Why is the deepest part of the ocean so noisy?
A hydrophone, or underwater microphone, spent almost a month in the deepest part of the ocean and recorded some surprising sounds.
Scientists expected seven miles under the ocean’s surface to be very quiet.
But a team of researchers from the National Oceanic Atmospheric Administration (NOAA), the US Coast Guard, and Oregon State University (OSU) dropped an underwater microphone 36,200 feet to the bottom of the Challenger Deep, the deepest part of the ocean, and were surprised by their findings.
“You would think that the deepest part of the ocean would be one of the quietest places on Earth,” Robert Dziak, a NOAA research oceanographer and chief scientist on the project, tells Oregon State University. “Yet there really is almost constant noise from both natural and man-made sources … Sound doesn’t get as weak as you think it does even that far from the source.”
The Challenger Deep depression is at the southern end of the underwater Mariana Trench, southwest of Guam. Compared to the average ocean depth of 2.3 miles, little is known about the Challenger’s mysterious setting seven miles beneath the ocean surface. Even if Mount Everest, Earth’s tallest mountain at about 5.5 miles above sea level, were relocated to the bottom of the Challenger Deep, more than a mile of water would still cover its peak.
Previous studies have suggested that not much lives in these dark depths. Apart from foot-long shrimp-like crustaceans, sea cucumbers and giant amoebas, the area's lack of light and intense pressure makes the area desolate.
But within 23 days, the device's storage was filled with noise. So if the bottom of the world is pretty much empty, why is it so loud?
“There was a huge amount of energy, high winds, big waves, that made the whole basin noisy,” Dziak tells the Seattle Times. While the hydrophone was underwater, it picked up sounds from a category 4 typhoon overhead and earthquake rumbles below.
Local whales don’t swim more than a mile below the ocean’s surface, but the calls of baleen and toothed whales also carried down to the bottom of the trench.
But the prevalence of human noise may have been the most surprising.
“The project clearly shows that man-made noise is present even in some of the most remote corners of the planet,” explains the Seattle Times. “The nearby island of Guam is on a major transoceanic route, so vessel traffic was a near constant source of noise in the environment, the researchers found.” With transocean traffic increasing, underwater noise pollution is becoming more and more prevalent – and the Challenger Deep proves to be no exception.

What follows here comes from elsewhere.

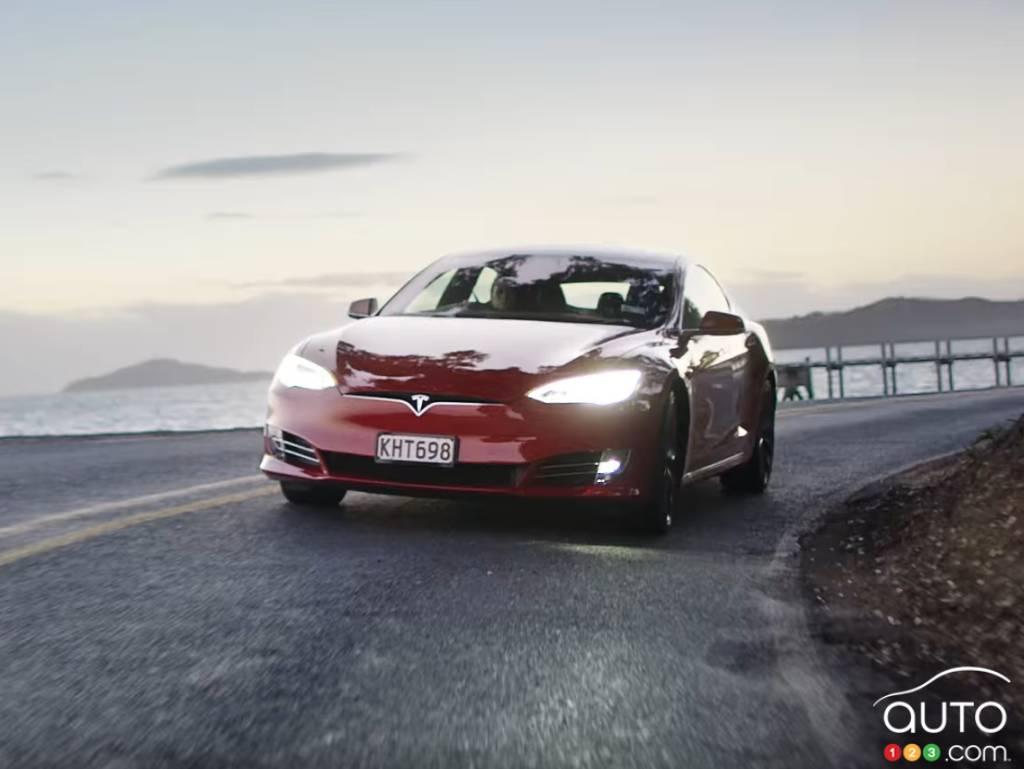 Articles on Tesla | Car News | Auto123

“Underwater sounds are a particularly important area of study, as scientists have learned in recent years that too much man-made noise in the ocean – from ship traffic, oil and gas exploration, scientific research, and military sonar – can have harmful effects on its inhabitants,” The Christian Science Monitor’s Lonnie Shekhtman explained last week.
The team of scientists are now planning for another venture in 2017, when a camera will hopefully accompany the hydrophone. But getting to the deepest part of the world isn’t easy.
“We had never put a hydrophone deeper than a mile or so below the surface, so putting an instrument down some seven miles into the ocean was daunting,” Haru Matsumoto, an Oregon State ocean engineer who helped develop the hydrophone, tells OSU.
The pressure is hard for us to imagine, says Matsumoto. At 16,000 pounds per square inch, the pressure at the bottom of Mariana Trench is about 1,088 times that which humans experience on a day-to-day basis.
“We had to drop the hydrophone mooring down through the water column at no more than about five meters per second,” says Matsumoto, which took more than six hours. The team of researchers feared a fast drop would break the hydrophone. “It is akin to sending a deep-space probe to the outer solar system. We’re sending out a deep-ocean probe to the unknown reaches of inner space.”